Surgery for Acquired Cardiovascular Disease

Does reporting of coronary artery bypass grafting from administrative databases accurately reflect actual clinical outcomes?

Michael J. Mack, MD*, Morley Herbert, PhD, Syma Prince, RN, Todd M. Dewey, MD, Mitchell J. Magee, MD, James R. Edgerton, MD

Cardiopulmonary Research Science and Technology Institute, Dallas, Tex.

Read at the Eighty-fourth Annual Meeting of The American Association for Thoracic Surgery, Toronto, Ontario, Canada, April 25–28, 2004.

Received for publication April 23, 2004; revisions received October 21, 2004; accepted for publication October 27, 2004.

* Address for reprints: Michael J. Mack, MD, 7777 Forest Lane, Suite A323, Dallas, TX 75230. (Email: smullins{at}csant.com).

OBJECTIVES: Quality assessment of coronary artery bypass grafting has traditionally been performed with data from clinical databases. Administrative databases that rely primarily on information collected for billing purposes increasingly have been used as tools for public reporting of outcomes quality. The correlation of administrative data with clinical data for clinical quality assessment has not been confirmed.

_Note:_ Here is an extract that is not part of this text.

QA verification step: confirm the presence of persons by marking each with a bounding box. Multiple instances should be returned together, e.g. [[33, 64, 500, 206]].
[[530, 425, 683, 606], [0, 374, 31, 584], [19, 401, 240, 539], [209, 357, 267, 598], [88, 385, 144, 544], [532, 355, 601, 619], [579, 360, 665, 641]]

METHODS: With data from a clinical database, we analyzed the outcomes of all patients who underwent coronary artery bypass grafting surgery in 1 hospital between 1999 and 2001. This information was collected before, during, and after the surgery and hospitalization by designated clinical individuals involved with the patient’s care and then entered into an audited clinical database (The Society of Thoracic Surgeons National Cardiac Database). These data were then compared with administrative data collected on the same cohort of patients for the number of procedures performed and mortality rate as reported by the federal government (Medical Provider Analysis and Review), state government (Texas Health Care Information Council), hospital system (HCA, Inc, Casemix Database), and an internet Web site (healthgrades.com). Data were analyzed on the basis of the population reported, definitions used, risk assessment algorithms, and case volumes.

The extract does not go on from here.